Recently, 320‑slice systems have become available, allowing single heart beat image acquisition. While diagnostic accuracy of 320‑slice CTA will most likely be similar to 64‑slice systems, the main advantages of this technique are decreased scan time, contrast administration and radiation dose. Furthermore, volumetric scanning allows for CTA in conjunction with myocardial perfusion imaging in a single examination and heart beat. Additional research is warranted to further define and validate appropriate applications of CTA in clinical practice.

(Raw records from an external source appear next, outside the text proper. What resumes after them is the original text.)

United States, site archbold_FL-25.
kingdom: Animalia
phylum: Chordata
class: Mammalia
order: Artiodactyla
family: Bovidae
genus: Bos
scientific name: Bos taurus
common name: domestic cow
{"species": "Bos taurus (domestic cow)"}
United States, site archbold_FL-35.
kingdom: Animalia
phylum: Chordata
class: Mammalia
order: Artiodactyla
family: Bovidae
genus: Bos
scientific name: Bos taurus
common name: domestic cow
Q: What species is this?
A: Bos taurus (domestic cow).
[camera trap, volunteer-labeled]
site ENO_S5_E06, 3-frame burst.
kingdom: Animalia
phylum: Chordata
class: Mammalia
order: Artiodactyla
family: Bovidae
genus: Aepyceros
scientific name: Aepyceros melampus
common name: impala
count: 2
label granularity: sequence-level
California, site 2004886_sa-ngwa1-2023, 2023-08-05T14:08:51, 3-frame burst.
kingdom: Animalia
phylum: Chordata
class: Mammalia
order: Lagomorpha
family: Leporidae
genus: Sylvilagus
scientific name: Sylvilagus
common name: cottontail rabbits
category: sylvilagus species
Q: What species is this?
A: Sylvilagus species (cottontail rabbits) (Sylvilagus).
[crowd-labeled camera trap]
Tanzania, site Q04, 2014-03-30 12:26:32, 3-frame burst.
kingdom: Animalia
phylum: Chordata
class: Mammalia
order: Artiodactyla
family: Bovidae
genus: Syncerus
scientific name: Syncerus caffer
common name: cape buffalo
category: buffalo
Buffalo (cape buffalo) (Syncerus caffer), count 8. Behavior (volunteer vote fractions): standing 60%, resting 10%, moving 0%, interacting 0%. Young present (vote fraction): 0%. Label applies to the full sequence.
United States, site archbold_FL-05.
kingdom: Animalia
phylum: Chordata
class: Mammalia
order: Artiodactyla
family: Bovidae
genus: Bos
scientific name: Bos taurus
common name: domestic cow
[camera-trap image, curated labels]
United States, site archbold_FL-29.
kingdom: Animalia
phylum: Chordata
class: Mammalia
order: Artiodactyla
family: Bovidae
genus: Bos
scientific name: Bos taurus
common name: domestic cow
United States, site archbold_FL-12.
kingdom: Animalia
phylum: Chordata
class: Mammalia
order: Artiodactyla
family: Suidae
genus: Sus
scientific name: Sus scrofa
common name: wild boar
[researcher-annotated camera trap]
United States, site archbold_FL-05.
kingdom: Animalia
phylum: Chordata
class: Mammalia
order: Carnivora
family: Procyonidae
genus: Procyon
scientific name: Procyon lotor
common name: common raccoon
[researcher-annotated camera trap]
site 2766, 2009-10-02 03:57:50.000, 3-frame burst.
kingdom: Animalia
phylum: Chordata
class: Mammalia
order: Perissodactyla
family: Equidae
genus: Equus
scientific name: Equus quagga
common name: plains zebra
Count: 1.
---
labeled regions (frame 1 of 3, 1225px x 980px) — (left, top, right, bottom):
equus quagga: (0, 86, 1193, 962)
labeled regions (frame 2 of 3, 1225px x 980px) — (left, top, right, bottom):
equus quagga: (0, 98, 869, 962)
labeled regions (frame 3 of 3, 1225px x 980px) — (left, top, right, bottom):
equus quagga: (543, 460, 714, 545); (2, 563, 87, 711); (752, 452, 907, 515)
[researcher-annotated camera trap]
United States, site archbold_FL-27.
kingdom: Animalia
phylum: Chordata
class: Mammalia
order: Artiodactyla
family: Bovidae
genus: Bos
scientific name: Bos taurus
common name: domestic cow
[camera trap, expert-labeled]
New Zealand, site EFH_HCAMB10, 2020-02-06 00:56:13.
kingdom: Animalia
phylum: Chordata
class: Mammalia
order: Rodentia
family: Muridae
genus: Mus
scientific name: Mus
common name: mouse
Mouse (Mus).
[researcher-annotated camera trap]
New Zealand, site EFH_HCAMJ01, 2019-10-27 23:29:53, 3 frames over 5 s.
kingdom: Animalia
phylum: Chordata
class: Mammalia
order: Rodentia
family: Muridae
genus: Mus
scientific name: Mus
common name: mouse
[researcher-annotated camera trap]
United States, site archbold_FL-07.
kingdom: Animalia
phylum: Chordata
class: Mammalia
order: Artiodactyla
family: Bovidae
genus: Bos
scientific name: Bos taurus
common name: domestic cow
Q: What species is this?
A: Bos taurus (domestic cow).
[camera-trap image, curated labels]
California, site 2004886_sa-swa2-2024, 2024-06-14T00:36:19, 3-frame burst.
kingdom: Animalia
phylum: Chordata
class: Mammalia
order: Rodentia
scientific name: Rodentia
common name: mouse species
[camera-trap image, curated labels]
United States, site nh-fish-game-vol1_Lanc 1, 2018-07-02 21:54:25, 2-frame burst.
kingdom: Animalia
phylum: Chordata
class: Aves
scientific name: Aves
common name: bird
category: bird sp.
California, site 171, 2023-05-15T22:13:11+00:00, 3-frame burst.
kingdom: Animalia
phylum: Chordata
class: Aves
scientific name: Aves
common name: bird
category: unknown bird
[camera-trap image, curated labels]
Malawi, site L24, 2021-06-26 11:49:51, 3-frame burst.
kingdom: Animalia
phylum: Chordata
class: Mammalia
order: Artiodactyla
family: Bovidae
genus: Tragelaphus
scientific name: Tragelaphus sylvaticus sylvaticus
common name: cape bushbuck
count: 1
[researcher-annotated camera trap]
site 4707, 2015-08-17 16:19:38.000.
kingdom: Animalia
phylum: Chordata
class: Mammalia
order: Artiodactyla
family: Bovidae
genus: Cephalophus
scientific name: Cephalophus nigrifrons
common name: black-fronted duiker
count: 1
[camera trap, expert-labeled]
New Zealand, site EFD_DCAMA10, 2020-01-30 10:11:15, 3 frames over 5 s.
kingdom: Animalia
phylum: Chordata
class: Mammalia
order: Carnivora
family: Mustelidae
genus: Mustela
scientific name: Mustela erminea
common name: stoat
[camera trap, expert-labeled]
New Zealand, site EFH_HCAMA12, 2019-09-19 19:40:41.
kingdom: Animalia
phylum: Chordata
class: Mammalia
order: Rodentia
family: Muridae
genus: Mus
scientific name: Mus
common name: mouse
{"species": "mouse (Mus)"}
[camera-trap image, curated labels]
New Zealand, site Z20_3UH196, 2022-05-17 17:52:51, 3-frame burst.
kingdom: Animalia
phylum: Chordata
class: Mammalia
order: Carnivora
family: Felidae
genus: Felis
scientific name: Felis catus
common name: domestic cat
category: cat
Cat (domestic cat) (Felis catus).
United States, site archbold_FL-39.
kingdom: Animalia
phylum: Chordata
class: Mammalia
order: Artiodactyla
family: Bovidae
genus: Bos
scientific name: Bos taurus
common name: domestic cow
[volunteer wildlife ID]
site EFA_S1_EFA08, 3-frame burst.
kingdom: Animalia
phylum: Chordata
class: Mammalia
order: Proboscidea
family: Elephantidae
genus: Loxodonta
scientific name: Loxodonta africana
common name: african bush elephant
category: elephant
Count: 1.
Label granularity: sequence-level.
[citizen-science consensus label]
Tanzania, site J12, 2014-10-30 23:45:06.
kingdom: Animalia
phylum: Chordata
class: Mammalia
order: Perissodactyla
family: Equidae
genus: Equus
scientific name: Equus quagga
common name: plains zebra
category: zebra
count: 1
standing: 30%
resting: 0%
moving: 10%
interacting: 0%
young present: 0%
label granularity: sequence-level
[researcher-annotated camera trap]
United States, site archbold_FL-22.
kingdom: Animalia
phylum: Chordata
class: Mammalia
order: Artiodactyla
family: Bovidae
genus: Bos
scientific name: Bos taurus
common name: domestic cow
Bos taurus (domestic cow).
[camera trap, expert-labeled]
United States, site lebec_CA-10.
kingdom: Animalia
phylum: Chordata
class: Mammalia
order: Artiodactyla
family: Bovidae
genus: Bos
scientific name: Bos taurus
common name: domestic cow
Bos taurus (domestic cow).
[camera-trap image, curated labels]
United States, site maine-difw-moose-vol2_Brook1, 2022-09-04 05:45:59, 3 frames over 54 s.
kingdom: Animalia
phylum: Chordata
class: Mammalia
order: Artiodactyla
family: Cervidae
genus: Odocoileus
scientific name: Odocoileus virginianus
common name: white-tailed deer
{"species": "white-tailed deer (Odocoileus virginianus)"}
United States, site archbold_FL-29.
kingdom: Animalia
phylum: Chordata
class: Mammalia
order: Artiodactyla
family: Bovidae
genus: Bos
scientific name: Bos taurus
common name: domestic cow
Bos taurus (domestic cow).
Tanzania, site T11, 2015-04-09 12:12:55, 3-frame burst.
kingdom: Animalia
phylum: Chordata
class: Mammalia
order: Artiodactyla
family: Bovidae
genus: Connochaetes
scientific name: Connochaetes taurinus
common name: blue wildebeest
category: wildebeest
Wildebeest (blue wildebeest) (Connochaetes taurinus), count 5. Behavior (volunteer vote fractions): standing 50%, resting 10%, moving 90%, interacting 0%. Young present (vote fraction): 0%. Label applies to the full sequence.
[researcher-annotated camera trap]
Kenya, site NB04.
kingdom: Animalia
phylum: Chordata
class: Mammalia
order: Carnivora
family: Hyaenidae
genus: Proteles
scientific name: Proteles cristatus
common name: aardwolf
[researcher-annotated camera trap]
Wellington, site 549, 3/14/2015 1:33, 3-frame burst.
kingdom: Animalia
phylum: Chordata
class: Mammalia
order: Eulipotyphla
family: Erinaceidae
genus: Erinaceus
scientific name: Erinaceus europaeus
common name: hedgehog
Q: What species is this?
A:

Financial & competing interests disclosure
Fleur R de Graaf is co-supported by the Dutch Technology Foundation STW (Utrecht, The Netherlands), applied science division of NWO and the Technology Program of the Ministry of Economic Affairs, grant number 10084. Joëlla E van Velzen is supported by The Netherlands Heart Foundation (The Hague, The Netherlands), grant number 2007B223. Jeroen J Bax has research grants from Medtronic (MN, USA), Boston Scientific (Natick, USA), BMS medical imaging (New York, USA), St Jude Medical (St Paul, MN, USA), GE Healthcare (Chalfont St Giles, UK), Biotronik (Berlin, Germany), and Edwards Lifesciences (Irvine, CA, USA). The authors have no other relevant affiliations or financial involvement with any organization or entity with a financial interest in or financial conflict with the subject matter or materials discussed in the manuscript apart from those disclosed.
No writing assistance was utilized in the production of this manuscript.